Double-clicking on an image provides some picture editing tools including crop, straighten, fix red eye, colour and contrast controls. With Picasa coming from Google it isn't surprising that one of the tools is “I'm feeling lucky” - providing automatic lighting and contrast modifications. Changes made with any of the editing tools are previewed in the editor window and are easily undone and redone to observe the effect before committing to the change. Changes in any image are retained within Picasa's library environment. The modified version of the image is available even after exiting from the program. Next time the program is run, any changes can still be undone. Saving a changed image permanently requires “exporting” the image from the Picture Tray to a new folder.

The “Basic Fixes” in the image editor are complemented by a “Tuning” tab that provides fine control over parameters like fill lighting, highlights, shadows, and color temperature. There is also an “Effects” tab that includes changing colour photographs to sepia or black and white, adding tints of various colours, “sharpening” the image, or adding a soft focus with varying degrees of the size of the central area and the amount of the surrounding “softness”. A really strange effect for my money is to add a “film grain”, especially since, as with all these effects, this can be added multiple times to make your beautiful digital image incredibly grainy!

_Entries provided_.

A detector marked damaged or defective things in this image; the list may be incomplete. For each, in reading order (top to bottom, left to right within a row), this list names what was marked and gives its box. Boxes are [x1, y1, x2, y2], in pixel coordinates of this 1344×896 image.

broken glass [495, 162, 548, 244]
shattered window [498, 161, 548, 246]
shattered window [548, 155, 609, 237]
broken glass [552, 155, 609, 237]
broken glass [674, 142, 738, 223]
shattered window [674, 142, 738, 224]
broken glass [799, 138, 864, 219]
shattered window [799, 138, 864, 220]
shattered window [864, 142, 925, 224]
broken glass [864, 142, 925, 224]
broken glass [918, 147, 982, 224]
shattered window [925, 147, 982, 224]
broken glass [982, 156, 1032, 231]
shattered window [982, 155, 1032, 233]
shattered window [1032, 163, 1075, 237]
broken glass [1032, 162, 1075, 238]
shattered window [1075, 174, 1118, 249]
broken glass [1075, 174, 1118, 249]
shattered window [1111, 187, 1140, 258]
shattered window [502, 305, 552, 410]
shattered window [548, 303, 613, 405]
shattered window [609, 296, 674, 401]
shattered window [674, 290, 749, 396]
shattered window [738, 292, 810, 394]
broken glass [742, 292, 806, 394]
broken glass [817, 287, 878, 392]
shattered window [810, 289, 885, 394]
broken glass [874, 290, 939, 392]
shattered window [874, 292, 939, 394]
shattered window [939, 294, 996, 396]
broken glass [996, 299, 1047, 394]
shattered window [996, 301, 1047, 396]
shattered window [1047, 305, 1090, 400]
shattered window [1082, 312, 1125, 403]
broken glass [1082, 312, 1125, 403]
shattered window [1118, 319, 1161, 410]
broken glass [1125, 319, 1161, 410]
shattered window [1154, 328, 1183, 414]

* * *

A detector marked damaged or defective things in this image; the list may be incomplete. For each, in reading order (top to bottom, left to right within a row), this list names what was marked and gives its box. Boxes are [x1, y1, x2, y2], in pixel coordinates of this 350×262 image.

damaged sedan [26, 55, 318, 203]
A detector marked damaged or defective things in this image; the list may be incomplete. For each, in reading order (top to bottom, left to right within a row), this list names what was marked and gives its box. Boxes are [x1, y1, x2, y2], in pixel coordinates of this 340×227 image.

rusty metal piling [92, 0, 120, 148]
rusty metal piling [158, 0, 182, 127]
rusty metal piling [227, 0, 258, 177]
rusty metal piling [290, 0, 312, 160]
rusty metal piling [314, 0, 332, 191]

_Exercise instructions_.
[1] Translate this sentence from the Picasa text into Spanish: "Changes in any image are retained within Picasa's library environment."
[2] Extend the Picasa text past its last sentence, keeping the same tone and subject.
The listing is a separate body of material with no connection to the Picasa text.

_Answers for each item_.
[1] Los cambios en cualquier imagen se conservan dentro del entorno de la biblioteca de Picasa.

[2]
Picasa has many more features including the ability to add labels and keywords to images. Adding a label to a set of images, e.g. “Bird” to photographs of birds stored in various folders on your hard disk, creates a new (virtual) folder named Bird that contains all the images with the label. I call the folder virtual because, effectively, it contains links to the original images, and not copies of the image files themselves. So, if you delete an image from the label directory, it is still available in its original folder. In a similar manner, one or more keywords can be added to a group of images. Images tagged with the same keyword do not appear in a separate folder; however, Picasa has a search engine that will display images with the target keyword, grouped by their original folders. In fact, both keywords and labels can be the subject of a search to identify various categories of images.

If several of the above-noted features sound as though they would be useful to you as image-management tools, then give Picasa a try. Some of its features are similar to other such programs, but some things it does very differently. There is a bit of a learning curve involved to find out exactly what Picasa does, and how it does it, but this is no worse than for other software packages. And, Picasa is freeware so - if it works, it's a bargain, and - if it doesn't work (for you), it's a bargain!

Bottom Line:

Picasa (Freeware)
Version 2.2.0
Google, Inc.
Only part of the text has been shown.